• [Exercise description]:
Reproduce each of the lines below word for word, leaving out the pictures.

— Start of Information shown —

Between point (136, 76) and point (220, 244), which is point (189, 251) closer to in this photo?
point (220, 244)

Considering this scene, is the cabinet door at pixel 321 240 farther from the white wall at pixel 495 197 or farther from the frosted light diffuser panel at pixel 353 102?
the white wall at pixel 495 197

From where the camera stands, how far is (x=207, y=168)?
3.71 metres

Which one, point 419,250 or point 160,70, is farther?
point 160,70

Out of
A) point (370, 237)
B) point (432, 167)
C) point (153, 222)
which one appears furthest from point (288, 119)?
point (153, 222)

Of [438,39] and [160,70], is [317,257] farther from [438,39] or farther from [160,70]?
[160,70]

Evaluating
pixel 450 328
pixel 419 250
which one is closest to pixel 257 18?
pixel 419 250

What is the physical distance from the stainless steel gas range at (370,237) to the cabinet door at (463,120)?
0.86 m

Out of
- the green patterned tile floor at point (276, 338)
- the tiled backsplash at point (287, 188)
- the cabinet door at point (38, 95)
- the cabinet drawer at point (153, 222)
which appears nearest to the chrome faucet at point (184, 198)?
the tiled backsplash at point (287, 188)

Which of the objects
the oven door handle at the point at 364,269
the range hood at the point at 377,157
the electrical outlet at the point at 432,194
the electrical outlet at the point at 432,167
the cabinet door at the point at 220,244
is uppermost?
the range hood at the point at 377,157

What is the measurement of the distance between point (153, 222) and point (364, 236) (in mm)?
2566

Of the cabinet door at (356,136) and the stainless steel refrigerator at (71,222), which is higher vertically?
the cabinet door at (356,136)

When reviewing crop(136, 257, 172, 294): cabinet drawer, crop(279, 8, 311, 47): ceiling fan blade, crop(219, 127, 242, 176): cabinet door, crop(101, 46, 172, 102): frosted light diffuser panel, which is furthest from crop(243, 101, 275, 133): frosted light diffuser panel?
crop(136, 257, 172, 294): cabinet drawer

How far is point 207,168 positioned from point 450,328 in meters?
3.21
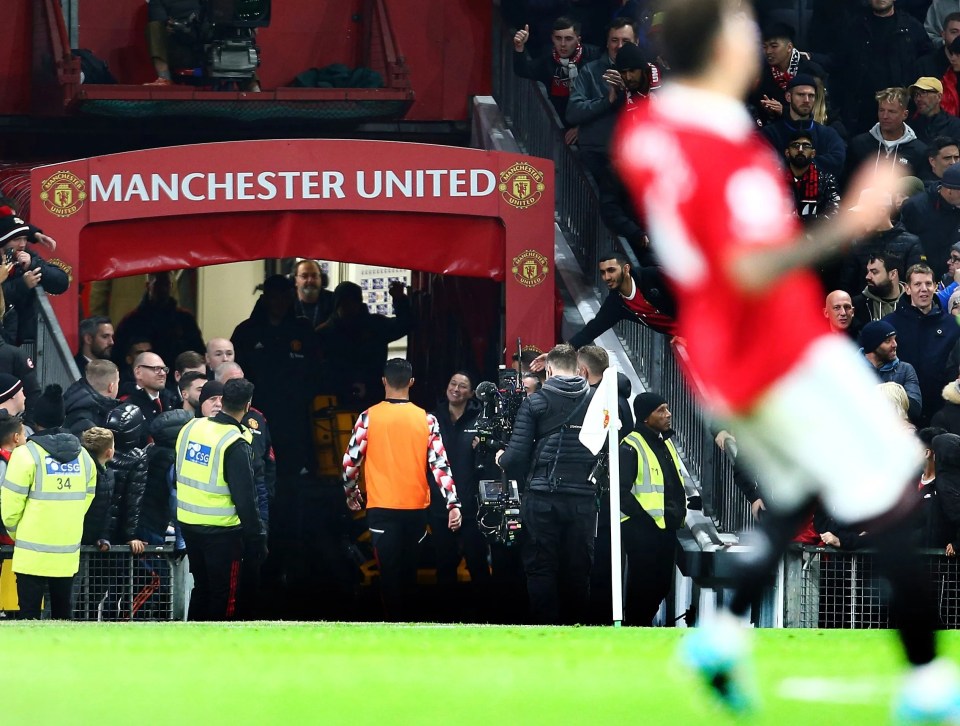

— End of Information shown —

• [Solved exercise]:
Between point (136, 76) and point (220, 244), which is point (189, 251) closer to in this photo?
point (220, 244)

Considering this scene, is the cabinet door at pixel 321 240 farther from the white wall at pixel 495 197 or farther from the frosted light diffuser panel at pixel 353 102?
the white wall at pixel 495 197

From where the camera stands, how far is (x=207, y=168)?
3.71 metres

Which one, point 419,250 or point 160,70, is farther?
point 160,70

Out of
A) point (370, 237)
B) point (432, 167)
C) point (153, 222)
which one appears furthest from point (288, 119)?
point (153, 222)

Of [438,39] and [160,70], is [317,257] farther from [438,39] or farther from [160,70]?
[160,70]

Evaluating
pixel 450 328
pixel 419 250
which one is closest to pixel 257 18?
pixel 419 250

What is the physical distance from the stainless steel gas range at (370,237) to the cabinet door at (463,120)?
0.86 m

Out of
- the green patterned tile floor at point (276, 338)
- the tiled backsplash at point (287, 188)
- the cabinet door at point (38, 95)
- the cabinet drawer at point (153, 222)
which appears nearest to the chrome faucet at point (184, 198)?
the tiled backsplash at point (287, 188)

Which of the objects
the oven door handle at the point at 364,269
the range hood at the point at 377,157
the electrical outlet at the point at 432,194
the electrical outlet at the point at 432,167
the cabinet door at the point at 220,244
is uppermost?
the range hood at the point at 377,157

What is the measurement of the distance between point (153, 222) and point (364, 236) (in mm)?
2566

Of the cabinet door at (356,136) and the stainless steel refrigerator at (71,222), which is higher vertically?
the cabinet door at (356,136)

When reviewing crop(136, 257, 172, 294): cabinet drawer, crop(279, 8, 311, 47): ceiling fan blade, crop(219, 127, 242, 176): cabinet door, crop(101, 46, 172, 102): frosted light diffuser panel, which is furthest from crop(243, 101, 275, 133): frosted light diffuser panel?
crop(136, 257, 172, 294): cabinet drawer

How far is point 207,168 positioned from point 450,328 in meters?
3.21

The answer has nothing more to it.